(WHAT IS ASKED) Rewrite the items from the line with "What is the" through the end, replacing "chain-link fence" with "wooden fence" and leaving everything else unchanged.

(INFORMATION GIVEN)
## start
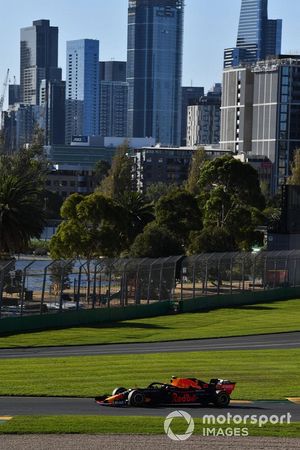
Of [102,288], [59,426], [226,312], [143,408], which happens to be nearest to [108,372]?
[143,408]

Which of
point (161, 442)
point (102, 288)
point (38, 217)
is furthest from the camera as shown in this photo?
point (38, 217)

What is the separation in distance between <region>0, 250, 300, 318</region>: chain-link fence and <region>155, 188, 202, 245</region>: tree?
69.5 feet

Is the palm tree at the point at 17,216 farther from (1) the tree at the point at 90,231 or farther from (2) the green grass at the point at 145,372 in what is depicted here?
(2) the green grass at the point at 145,372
## end
(RESPONSE TO THIS EXERCISE)
What is the separation in distance between <region>0, 250, 300, 318</region>: wooden fence and <region>155, 188, 202, 245</region>: tree?
69.5 feet

Is the palm tree at the point at 17,216 farther from (1) the tree at the point at 90,231 or farther from (2) the green grass at the point at 145,372 in what is depicted here?
(2) the green grass at the point at 145,372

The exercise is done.